Florida’s Hurricane Ian claims at $1.6B — and counting
Areas slammed by Hurricane Ian have been described as like a 'war zone.'

APTOPIX Tropical Weather Florida
More than 35,500 claims worth nearly $168M were filed in the last 24 hours.

Less than a week after Hurricane Ian slammed into Southwest Florida, insurers have reported receiving 222,261 claims worth more than $1.6 billion in losses. That number will grow in the weeks and months ahead, bludgeoning an already fragile property insurance market.

The latest data from the Office of Insurance Regulation show 74% of the claims, 165,008, are for residential property, and 136,465 of those are typical residential policies.

Another 3,249 claims are for commercial property.
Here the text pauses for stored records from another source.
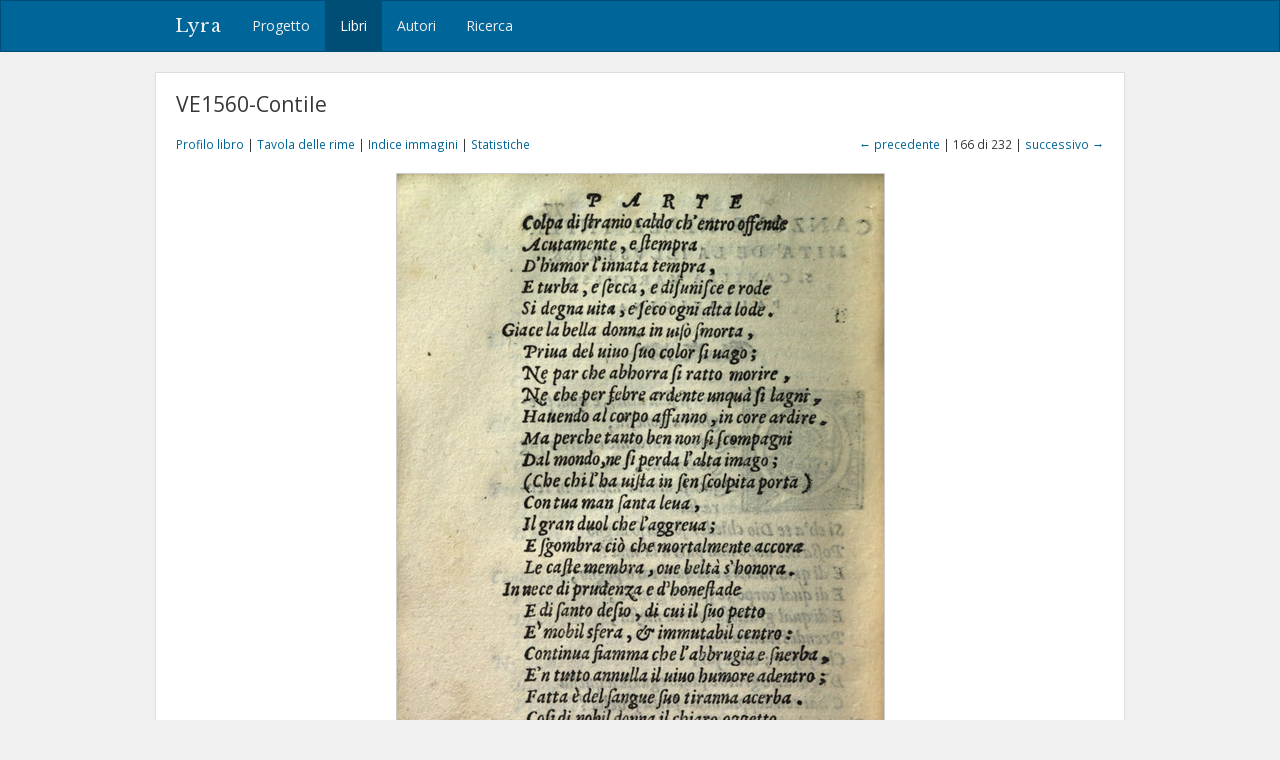

--- FILE ---
content_type: text/html; charset=utf-8
request_url: https://lyra.unil.ch/books/148/images/166
body_size: 3443
content:
<!DOCTYPE html>
<html lang="it">
<head><meta charset="utf-8">
<meta name="viewport" content="width=device-width, initial-scale=1">
<title>VE1560-Contile • Immagine 166 | Lyra </title>
<meta name="google-site-verification" content="E1_WNV9OVg-5EU2tqsmWPY5CiRWv9Bha67r7aLKC-yo" />
<link rel="shortcut icon" type="image/x-icon" href="/assets/favicon-77920a2c7883265f4958f76aa05b0ae589d61fef231d61c9d16f3e1ba6e394fc.ico" />
<link rel="apple-touch-icon" type="image/png" href="/assets/apple-touch-icon-e08d8fcc14ba767e8ffae0f106f01352a32c003b26ae686c53bc516b430bf4c9.png" />
<link rel="stylesheet" media="all" href="/assets/frontend-3444414285f07b7e2b529d4fa5c6a38d7e33563e28988716046114312119f78b.css" data-turbolinks-track="reload" />
<script src="/assets/frontend-1b5da590fc21a7c1c37598daeb31e1acfd21df5f5715dd81c8bdfc567f04f649.js" data-turbolinks-track="reload"></script>

<meta name="csrf-param" content="authenticity_token" />
<meta name="csrf-token" content="K4Cg6hV1KVWKM0_cedeCvSlhjWODRECuq2GqdrW1VTas9a0oIYYh0s7sFdQqOBe0-05RIOQYCae7W-f__kkm9w" /></head>
<body>
  <header><nav class="navbar navbar-default">
  <div class="container">
    <div class="navbar-header">
      <button type="button" class="navbar-toggle" data-toggle="collapse" data-target=".navbar-collapse">
        <span class="sr-only">Toggle navigation</span>
        <span class="icon-bar"></span>
        <span class="icon-bar"></span>
        <span class="icon-bar"></span>
      </button>
      <a class="navbar-brand" href="/">Lyra</a>
    </div>
    <div class="collapse navbar-collapse">
      <ul class="nav navbar-nav">
        <li>
          <a href="/project">Progetto</a>
        </li>
        <li class="active">
          <a href="/books">Libri</a>
        </li>
        <li>
          <a href="/agents">Autori</a>
        </li>
        <li>
          <a href="/search">Ricerca</a>
        </li>
      </ul>
    </div>
  </div>
</nav>

</header>
  <div id="content" class="container">
    

    

<h1>VE1560-Contile</h1>

<div class="row small" style="margin-bottom: 20px;">
  <div class="col-md-6">
    <a href="/books/148">Profilo libro</a> |
    <a href="/books/148/items">Tavola delle rime</a> |
    <a href="/books/148/images">Indice immagini</a> |
    <a href="/books/148/statistics">Statistiche</a>
  </div>
  <div class="col-md-6 text-right">
      <a href="/books/148/images/165">&larr; precedente</a>
    | 166 di 232 |
      <a href="/books/148/images/167">successivo &rarr;</a>
  </div>
</div>

<div style="display: block; position: relative;">
  <img class="img-framed" src="/images/148/large/bsb10208072_00166.jpg?1545150222" />
</div>


<!--

  <p class="small" style="margin: 20px 0;">
    &copy; München, Bayerische Staatsbibliothek, Res/P.o.it. 300 m <a title="Vedi immagini originali" href="https://mdz-nbn-resolving.de/urn:nbn:de:bvb:12-bsb10208072-6"><i class="fa fa-external-link"></i></a>
  </p>
-->


  </div>
  <div id="footer">
  <div class="container">
    <p>&copy; 2016-2026 UNIL | Université de Lausanne</p>
  </div>
</div>

<a id="back-to-top" href="#"><i class="fa fa-angle-up"></i></a>

  <!-- Google tag (gtag.js) -->
  <script async src="https://www.googletagmanager.com/gtag/js?id=G-5SCSJZN553"></script>
  <script>
    window.dataLayer = window.dataLayer || [];
    function gtag(){dataLayer.push(arguments);}
    gtag('js', new Date());

    gtag('config', 'G-5SCSJZN553');
  </script>

</body>
</html>

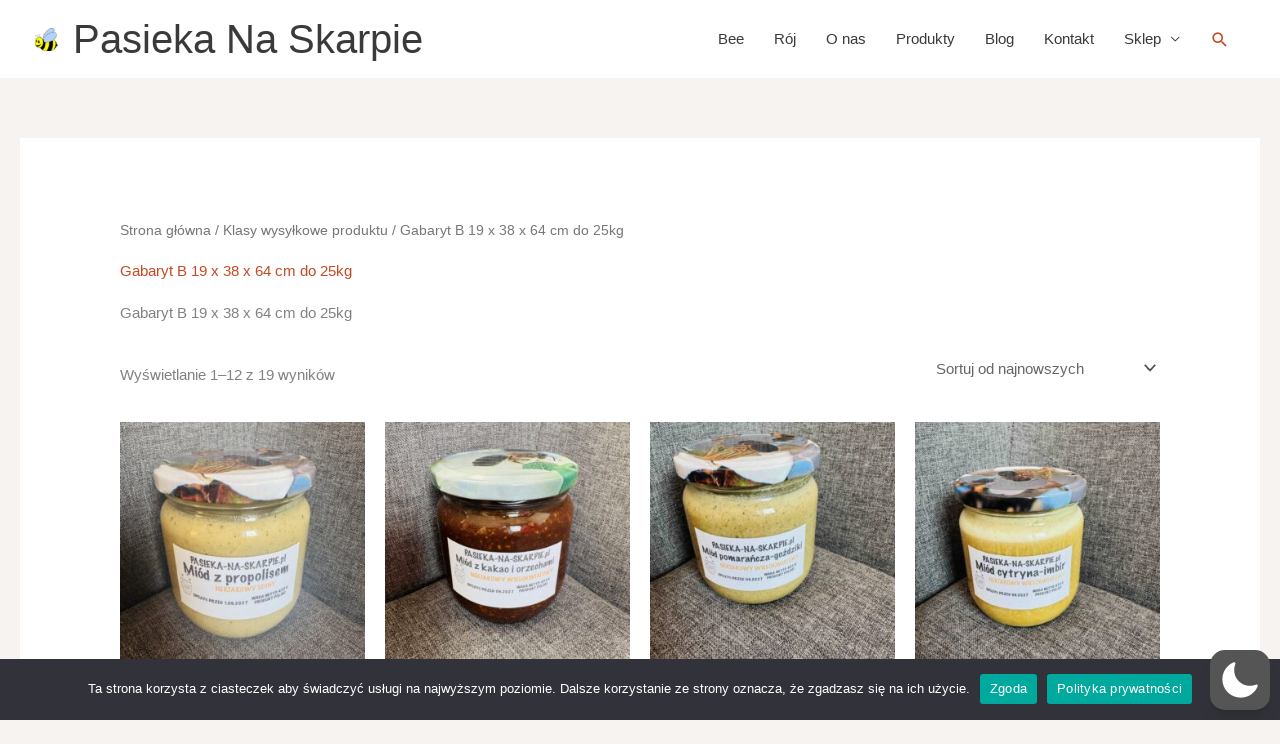

--- FILE ---
content_type: text/html; charset=utf-8
request_url: https://www.google.com/recaptcha/api2/aframe
body_size: 264
content:
<!DOCTYPE HTML><html><head><meta http-equiv="content-type" content="text/html; charset=UTF-8"></head><body><script nonce="PSE3gEe3ii4IryGhtuxg6g">/** Anti-fraud and anti-abuse applications only. See google.com/recaptcha */ try{var clients={'sodar':'https://pagead2.googlesyndication.com/pagead/sodar?'};window.addEventListener("message",function(a){try{if(a.source===window.parent){var b=JSON.parse(a.data);var c=clients[b['id']];if(c){var d=document.createElement('img');d.src=c+b['params']+'&rc='+(localStorage.getItem("rc::a")?sessionStorage.getItem("rc::b"):"");window.document.body.appendChild(d);sessionStorage.setItem("rc::e",parseInt(sessionStorage.getItem("rc::e")||0)+1);localStorage.setItem("rc::h",'1768690705678');}}}catch(b){}});window.parent.postMessage("_grecaptcha_ready", "*");}catch(b){}</script></body></html>

--- FILE ---
content_type: text/css
request_url: https://pasieka-na-skarpie.pl/wp-content/astra-local-fonts/astra-local-fonts.css?ver=4.12.0
body_size: -117
content:
/* latin */
@font-face {
  font-family: 'Schoolbell';
  font-style: normal;
  font-weight: 400;
  font-display: fallback;
  src: url(https://pasieka-na-skarpie.pl/wp-content/astra-local-fonts/schoolbell/92zQtBZWOrcgoe-fgnJIZxUa6w.woff2) format('woff2');
  unicode-range: U+0000-00FF, U+0131, U+0152-0153, U+02BB-02BC, U+02C6, U+02DA, U+02DC, U+0304, U+0308, U+0329, U+2000-206F, U+20AC, U+2122, U+2191, U+2193, U+2212, U+2215, U+FEFF, U+FFFD;
}
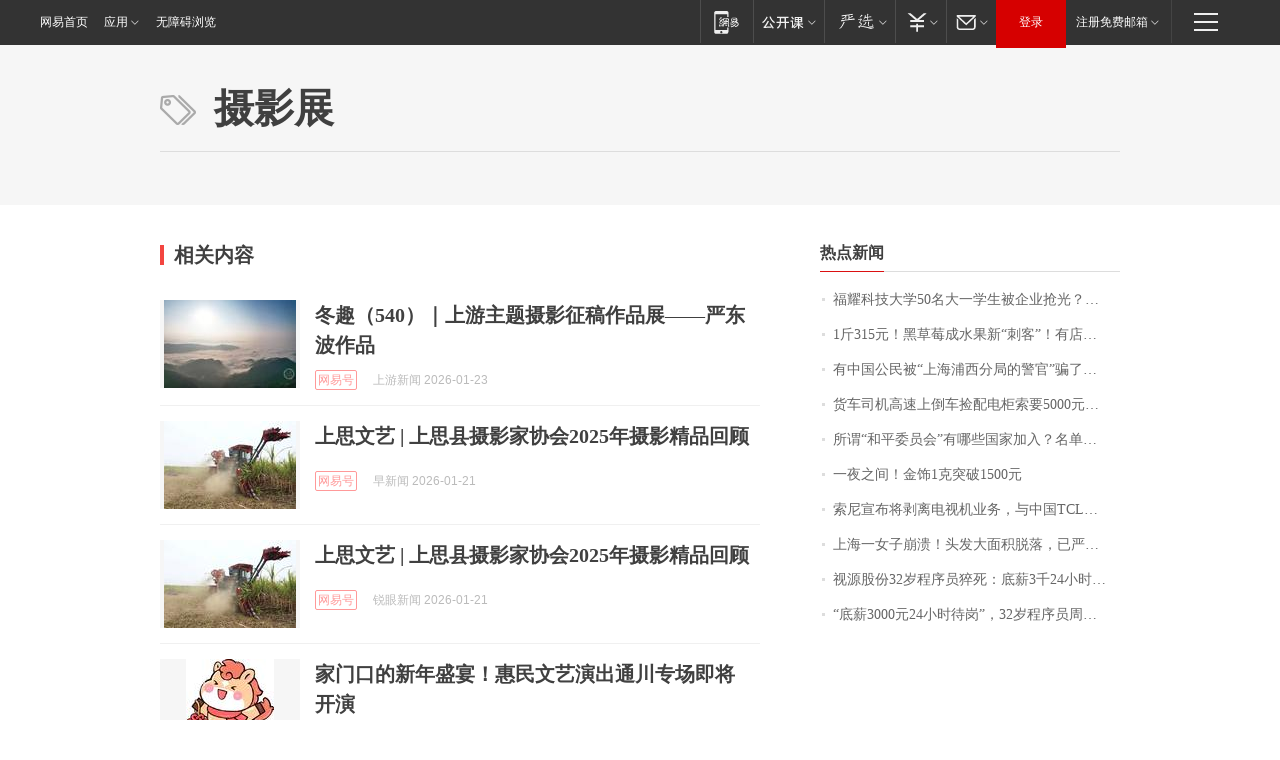

--- FILE ---
content_type: application/x-javascript
request_url: https://news.163.com/special/00015BLB/keywordindex_hot.js?_=1769206853685&callback=callback
body_size: 1197
content:
callback({
date: "2026-01-24 06:15:57",
news:[
		        	{
		"title":"\u798F\u8000\u79D1\u6280\u5927\u5B66\u0035\u0030\u540D\u5927\u4E00\u5B66\u751F\u88AB\u4F01\u4E1A\u62A2\u5149\uFF1F\u6821\u957F\u738B\u6811\u56FD\u56DE\u5E94\uFF1A\u672C\u79D1\u751F\u4E0D\u662F\u76EE\u6807\uFF0C\u8981\u628A\u4ED6\u4EEC\u57F9\u517B\u6210\u5353\u8D8A\u521B\u65B0\u4EBA\u624D\uFF01\u66F9\u5FB7\u65FA\u66FE\u79F0\u201C\u5BF9\u6807\u65AF\u5766\u798F\u201D",
        "time":"2026.01.24 06:00:00",
		"link":"https://www.163.com/dy/article/KJTTMEOA0512B07B.html",
	}
      	         ,
        	{
		"title":"\u0031\u65A4\u0033\u0031\u0035\u5143\uFF01\u9ED1\u8349\u8393\u6210\u6C34\u679C\u65B0\u201C\u523A\u5BA2\u201D\uFF01\u6709\u5E97\u94FA\u9500\u552E\u8D85\u0033\u0030\u0030\u0030\u5355\uFF0C\u4E1A\u5185\u4EBA\u58EB\uFF1A\u9ED1\u8349\u8393\u7684\u7CD6\u5EA6\u66F4\u9AD8\uFF0C\u57FA\u672C\u90FD\u5728\u0031\u0035\u5EA6\u4EE5\u4E0A",
        "time":"2026.01.24 06:00:00",
		"link":"https://www.163.com/dy/article/KJQ5NTF40550B6IS.html",
	}
      	         ,
        	{
		"title":"\u6709\u4E2D\u56FD\u516C\u6C11\u88AB\u201C\u4E0A\u6D77\u6D66\u897F\u5206\u5C40\u7684\u8B66\u5B98\u201D\u9A97\u4E86\uFF01\u4E2D\u9886\u9986\u7D27\u6025\u63D0\u9192\uFF1A\u4E0A\u6D77\u5E76\u65E0\u6D66\u897F\u533A",
        "time":"2026.01.24 06:00:00",
		"link":"https://www.163.com/dy/article/KJSG8CL4055040N3.html",
	}
      	         ,
        	{
		"title":"\u8D27\u8F66\u53F8\u673A\u9AD8\u901F\u4E0A\u5012\u8F66\u6361\u914D\u7535\u67DC\u7D22\u8981\u0035\u0030\u0030\u0030\u5143\u62A5\u916C\uFF0C\u5931\u4E3B\uFF1A\u8D27\u4EF7\u0031\u002E\u0038\u4E07\u5143\uFF0C\u65E0\u5948\u7ED9\u4E86\u0034\u0033\u0030\u0030\u5143",
        "time":"2026.01.24 06:00:00",
		"link":"https://www.163.com/dy/article/KJTU3S32053469LG.html",
	}
      	         ,
        	{
		"title":"\u6240\u8C13\u201C\u548C\u5E73\u59D4\u5458\u4F1A\u201D\u6709\u54EA\u4E9B\u56FD\u5BB6\u52A0\u5165\uFF1F\u540D\u5355\u516C\u5E03",
        "time":"2026.01.24 06:00:00",
		"link":"https://www.163.com/dy/article/KJTN0JDR0530M570.html",
	}
      	         ,
        	{
		"title":"\u4E00\u591C\u4E4B\u95F4\uFF01\u91D1\u9970\u0031\u514B\u7A81\u7834\u0031\u0035\u0030\u0030\u5143",
        "time":"2026.01.24 06:00:00",
		"link":"https://www.163.com/dy/article/KJV17RAC05129QAF.html",
	}
      	         ,
        	{
		"title":"\u7D22\u5C3C\u5BA3\u5E03\u5C06\u5265\u79BB\u7535\u89C6\u673A\u4E1A\u52A1\uFF0C\u4E0E\u4E2D\u56FD\u0054\u0043\u004C\u6210\u7ACB\u5408\u8D44\u516C\u53F8\uFF0C\u0054\u0043\u004C\u6301\u80A1\u0035\u0031\u0025",
        "time":"2026.01.24 06:00:00",
		"link":"https://www.163.com/dy/article/KJOETP2I0530JPVV.html",
	}
      	         ,
        	{
		"title":"\u4E0A\u6D77\u4E00\u5973\u5B50\u5D29\u6E83\uFF01\u5934\u53D1\u5927\u9762\u79EF\u8131\u843D\uFF0C\u5DF2\u4E25\u91CD\u6E83\u70C2\uFF0C\u7406\u53D1\u5E08\uFF1A\u522B\u518D\u6298\u817E\u4E86\u2026\u2026",
        "time":"2026.01.24 06:00:00",
		"link":"https://www.163.com/dy/article/KJOD04530514R9OJ.html",
	}
      	         ,
        	{
		"title":"\u89C6\u6E90\u80A1\u4EFD\u0033\u0032\u5C81\u7A0B\u5E8F\u5458\u731D\u6B7B\uFF1A\u5E95\u85AA\u0033\u5343\u0032\u0034\u5C0F\u65F6\u5F85\u5C97\u0020\u516C\u53F8\u591A\u5C97\u4F4D\u8981\u6C42\u201C\u6297\u538B\u80FD\u529B\u5F3A\u201D",
        "time":"2026.01.24 06:00:00",
		"link":"https://www.163.com/dy/article/KJUQEQIA05567I2C.html",
	}
      	         ,
        	{
		"title":"\u201C\u5E95\u85AA\u0033\u0030\u0030\u0030\u5143\u0032\u0034\u5C0F\u65F6\u5F85\u5C97\u201D\uFF0C\u0033\u0032\u5C81\u7A0B\u5E8F\u5458\u5468\u672B\u731D\u6B7B\uFF0C\u59BB\u5B50\uFF1A\u82E5\u65F6\u5149\u5012\u6D41\uFF0C\u4E00\u5B9A\u903C\u4ED6\u8F9E\u804C\uFF01\u516C\u53F8\u53BB\u5E74\u4E09\u5B63\u62A5\u51C0\u5229\u6DA6\u0038\u002E\u0036\u0037\u4EBF\u5143",
        "time":"2026.01.24 06:00:00",
		"link":"https://www.163.com/dy/article/KJTMTQ5B0512B07B.html",
	}
      ],
photos: [
		]
})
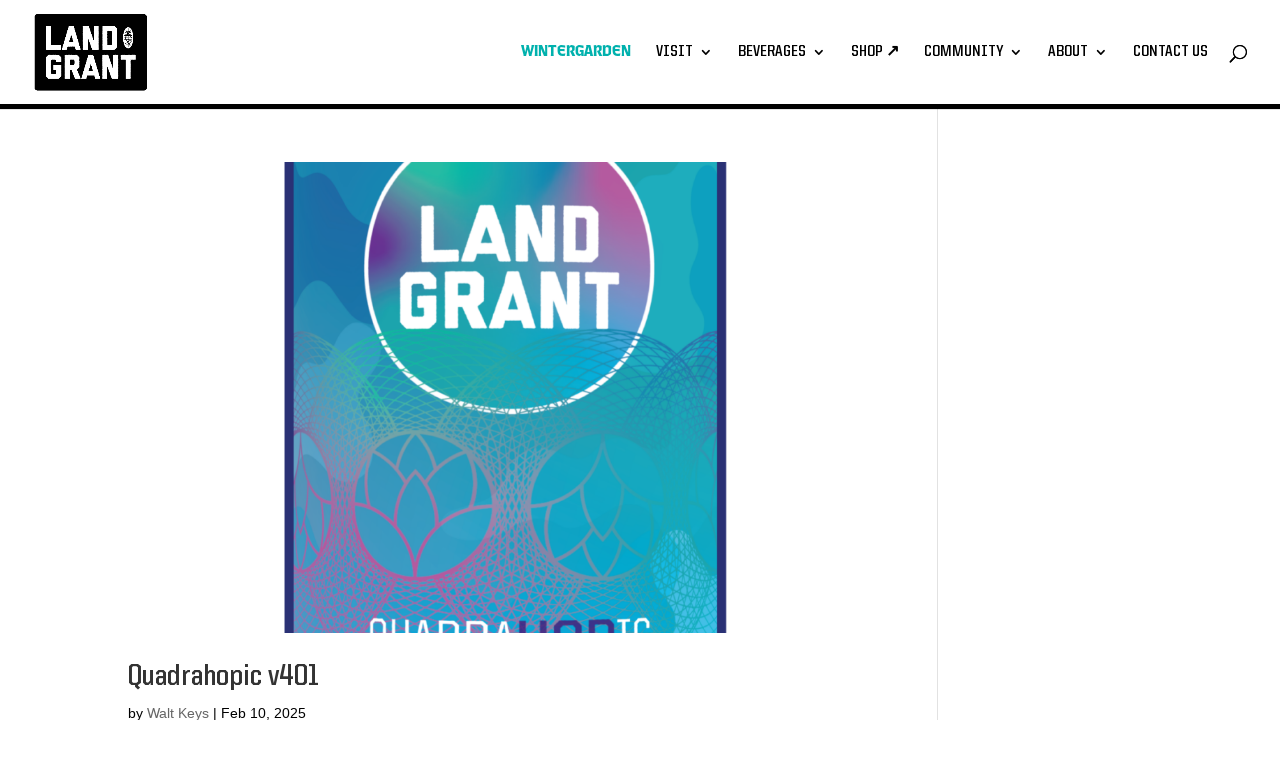

--- FILE ---
content_type: text/css;charset=utf-8
request_url: https://use.typekit.net/kch2fhx.css
body_size: 437
content:
/*
 * The Typekit service used to deliver this font or fonts for use on websites
 * is provided by Adobe and is subject to these Terms of Use
 * http://www.adobe.com/products/eulas/tou_typekit. For font license
 * information, see the list below.
 *
 * ferryman:
 *   - http://typekit.com/eulas/000000000000000077517a54
 *   - http://typekit.com/eulas/000000000000000077517a62
 *
 * © 2009-2026 Adobe Systems Incorporated. All Rights Reserved.
 */
/*{"last_published":"2024-10-04 13:48:32 UTC"}*/

@import url("https://p.typekit.net/p.css?s=1&k=kch2fhx&ht=tk&f=52182.52191&a=85903884&app=typekit&e=css");

@font-face {
font-family:"ferryman";
src:url("https://use.typekit.net/af/889e9b/000000000000000077517a54/30/l?primer=7cdcb44be4a7db8877ffa5c0007b8dd865b3bbc383831fe2ea177f62257a9191&fvd=n6&v=3") format("woff2"),url("https://use.typekit.net/af/889e9b/000000000000000077517a54/30/d?primer=7cdcb44be4a7db8877ffa5c0007b8dd865b3bbc383831fe2ea177f62257a9191&fvd=n6&v=3") format("woff"),url("https://use.typekit.net/af/889e9b/000000000000000077517a54/30/a?primer=7cdcb44be4a7db8877ffa5c0007b8dd865b3bbc383831fe2ea177f62257a9191&fvd=n6&v=3") format("opentype");
font-display:auto;font-style:normal;font-weight:600;font-stretch:normal;
}

@font-face {
font-family:"ferryman";
src:url("https://use.typekit.net/af/0871b3/000000000000000077517a62/30/l?primer=7cdcb44be4a7db8877ffa5c0007b8dd865b3bbc383831fe2ea177f62257a9191&fvd=i7&v=3") format("woff2"),url("https://use.typekit.net/af/0871b3/000000000000000077517a62/30/d?primer=7cdcb44be4a7db8877ffa5c0007b8dd865b3bbc383831fe2ea177f62257a9191&fvd=i7&v=3") format("woff"),url("https://use.typekit.net/af/0871b3/000000000000000077517a62/30/a?primer=7cdcb44be4a7db8877ffa5c0007b8dd865b3bbc383831fe2ea177f62257a9191&fvd=i7&v=3") format("opentype");
font-display:auto;font-style:italic;font-weight:700;font-stretch:normal;
}

.tk-ferryman { font-family: "ferryman",sans-serif; }
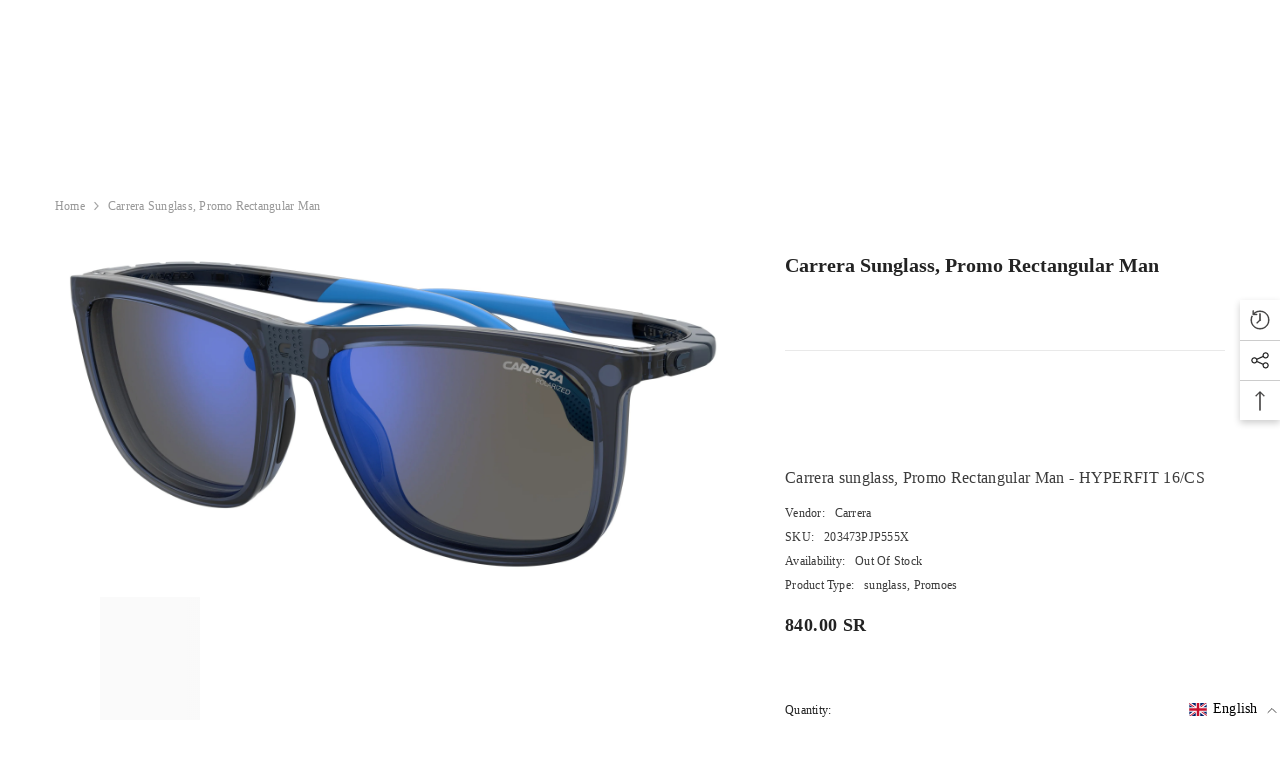

--- FILE ---
content_type: text/css
request_url: https://fakeehvision.com/cdn/shop/t/61/assets/boost-sd-custom.css?v=1769371641726
body_size: -595
content:
/*# sourceMappingURL=/cdn/shop/t/61/assets/boost-sd-custom.css.map?v=1769371641726 */


--- FILE ---
content_type: text/javascript
request_url: https://fakeehvision.com/cdn/shop/t/61/assets/boost-sd-custom.js?v=1769371641726
body_size: -558
content:
//# sourceMappingURL=/cdn/shop/t/61/assets/boost-sd-custom.js.map?v=1769371641726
Much of the rest of the claims, 53,251, are for auto policies, crop insurance or industrial policies.

The numbers do not include homes covered by the National Flood Insurance Program, a federal government plan, but do reflect 719 private flood claims have been filed.

Insurers are required to make daily reports to the OIR for another week. Monday’s numbers rose by nearly $168 million over the last 24 hours.

Ian is already more costly in Florida than Hurricane Matthew, a powerful 2016 storm that at one point appeared headed for the east coast of Florida before turning north, skirting the Sunshine State’s coast. Matthew spurred 119,345 claims and is worth an estimated $1.18 billion.

Hurricane Michael, which battered Panama City and surrounding Panhandle areas as a Category 5 storm in 2018, led to 158,991 claims and $9.13 billion in insured losses. Hurricane Irma hit Florida as a Category 3 storm, traveling up the Gulf Coast and resulting in more than 1.1 million claims and nearly $20.7 billion in insured damages.

So far, insurers have closed 1,701 claims with a payment and 820 claims without a payment. About 2.7% of all claims have been closed to date.

Ian’s cost will grow as more homeowners return and assess the damage, and will further burden a private insurance industry in Florida that saw six bankruptcies in the first nine months of the year. Other companies have either stopped writing new policies or even canceled existing policies, and many have received double-digit rate increases from OIR.

Gov. Ron DeSantis and lawmakers reacted by setting up a $2 billion reinsurance fund for troubled insurers, but ratings agency Demotech threatened to downgrade 17 insurers before backing off. OIR set up a temporary program to use the surplus of state-run Citizens Property Insurance as a backstop for failed companies, above the $300,000 cap the Florida Insurance Guaranty Association has on the claims of any liquidated firm.